Listed records>
** begin **

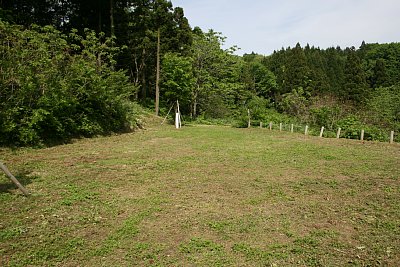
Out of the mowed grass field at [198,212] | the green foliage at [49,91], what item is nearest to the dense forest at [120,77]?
the green foliage at [49,91]

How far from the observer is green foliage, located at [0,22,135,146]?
8.26m

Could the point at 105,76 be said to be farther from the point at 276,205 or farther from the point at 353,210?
the point at 353,210

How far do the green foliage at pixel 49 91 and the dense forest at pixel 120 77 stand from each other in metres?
0.04

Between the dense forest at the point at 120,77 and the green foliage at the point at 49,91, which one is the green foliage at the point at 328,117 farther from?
the green foliage at the point at 49,91

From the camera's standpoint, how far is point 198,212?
4.43 m

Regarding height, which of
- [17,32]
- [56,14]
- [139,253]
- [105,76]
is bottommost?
[139,253]

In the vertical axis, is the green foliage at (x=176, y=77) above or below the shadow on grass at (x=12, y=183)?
above

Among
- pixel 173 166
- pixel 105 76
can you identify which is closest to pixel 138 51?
pixel 105 76

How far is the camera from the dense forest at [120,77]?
880 cm

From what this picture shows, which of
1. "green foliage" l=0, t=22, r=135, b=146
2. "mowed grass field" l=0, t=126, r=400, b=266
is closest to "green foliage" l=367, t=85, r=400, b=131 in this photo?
"mowed grass field" l=0, t=126, r=400, b=266

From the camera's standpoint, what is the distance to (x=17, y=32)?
30.1 ft

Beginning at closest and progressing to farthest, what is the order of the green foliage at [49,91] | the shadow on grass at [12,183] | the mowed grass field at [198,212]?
the mowed grass field at [198,212] < the shadow on grass at [12,183] < the green foliage at [49,91]

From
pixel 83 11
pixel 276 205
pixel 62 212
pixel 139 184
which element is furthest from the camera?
pixel 83 11

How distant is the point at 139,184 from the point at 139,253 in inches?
107
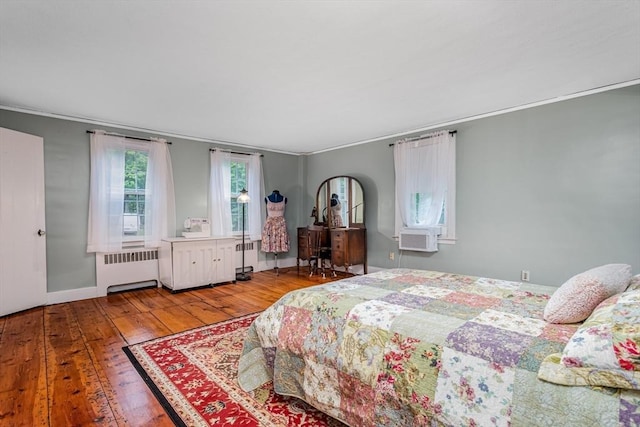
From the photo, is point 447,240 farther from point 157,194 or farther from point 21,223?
point 21,223

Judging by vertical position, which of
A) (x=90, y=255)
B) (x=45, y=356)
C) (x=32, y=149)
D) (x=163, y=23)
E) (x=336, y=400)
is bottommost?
(x=45, y=356)

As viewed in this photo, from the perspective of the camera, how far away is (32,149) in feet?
11.7

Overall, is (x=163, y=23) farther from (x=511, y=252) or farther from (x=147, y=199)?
(x=511, y=252)

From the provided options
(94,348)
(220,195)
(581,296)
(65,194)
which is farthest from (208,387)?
(220,195)

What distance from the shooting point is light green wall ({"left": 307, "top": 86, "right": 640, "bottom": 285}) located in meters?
2.94

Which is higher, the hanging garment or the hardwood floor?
the hanging garment

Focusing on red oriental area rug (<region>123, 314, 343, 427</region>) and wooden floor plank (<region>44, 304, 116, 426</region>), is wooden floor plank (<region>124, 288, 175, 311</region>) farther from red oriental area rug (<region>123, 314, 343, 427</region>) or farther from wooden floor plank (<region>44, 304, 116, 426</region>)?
red oriental area rug (<region>123, 314, 343, 427</region>)

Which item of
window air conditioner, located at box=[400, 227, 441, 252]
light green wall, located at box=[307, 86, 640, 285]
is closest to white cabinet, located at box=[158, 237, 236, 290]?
window air conditioner, located at box=[400, 227, 441, 252]

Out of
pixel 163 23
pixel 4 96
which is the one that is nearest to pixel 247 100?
pixel 163 23

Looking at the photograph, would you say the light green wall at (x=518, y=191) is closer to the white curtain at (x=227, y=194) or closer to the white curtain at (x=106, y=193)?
the white curtain at (x=106, y=193)

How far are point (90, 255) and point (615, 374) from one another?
16.5ft

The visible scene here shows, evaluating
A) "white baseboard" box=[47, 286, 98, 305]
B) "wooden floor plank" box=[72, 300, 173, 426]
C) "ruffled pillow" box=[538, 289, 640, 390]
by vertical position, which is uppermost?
"ruffled pillow" box=[538, 289, 640, 390]

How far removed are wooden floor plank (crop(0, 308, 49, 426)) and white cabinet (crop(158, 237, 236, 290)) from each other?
4.74 feet

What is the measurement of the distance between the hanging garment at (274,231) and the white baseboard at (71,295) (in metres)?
2.52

** end **

Task directions> Copy the stretch from the line containing "Which item of" through the end of the entries, character for character.

Final result>
Which item of
window air conditioner, located at box=[400, 227, 441, 252]
light green wall, located at box=[307, 86, 640, 285]
is closest to white cabinet, located at box=[158, 237, 236, 290]?
window air conditioner, located at box=[400, 227, 441, 252]

Out of
pixel 163 23
pixel 4 96
which is the one that is nearest to pixel 247 100?
pixel 163 23

Looking at the photograph, would you say the light green wall at (x=518, y=191) is closer to the white curtain at (x=227, y=194) or closer to the white curtain at (x=106, y=193)?
the white curtain at (x=106, y=193)

How far are point (90, 255) and point (615, 374) from one another?
16.5ft

The visible scene here shows, evaluating
A) "white baseboard" box=[47, 286, 98, 305]
B) "wooden floor plank" box=[72, 300, 173, 426]
C) "ruffled pillow" box=[538, 289, 640, 390]
by vertical position, which is uppermost?
"ruffled pillow" box=[538, 289, 640, 390]

How far removed are wooden floor plank (crop(0, 308, 49, 426)) and white cabinet (crop(158, 237, 236, 290)) from each other?
4.74 feet

What is the measurement of the distance between the hanging garment at (274,231) and the white baseboard at (71,295) (in metres)?
2.52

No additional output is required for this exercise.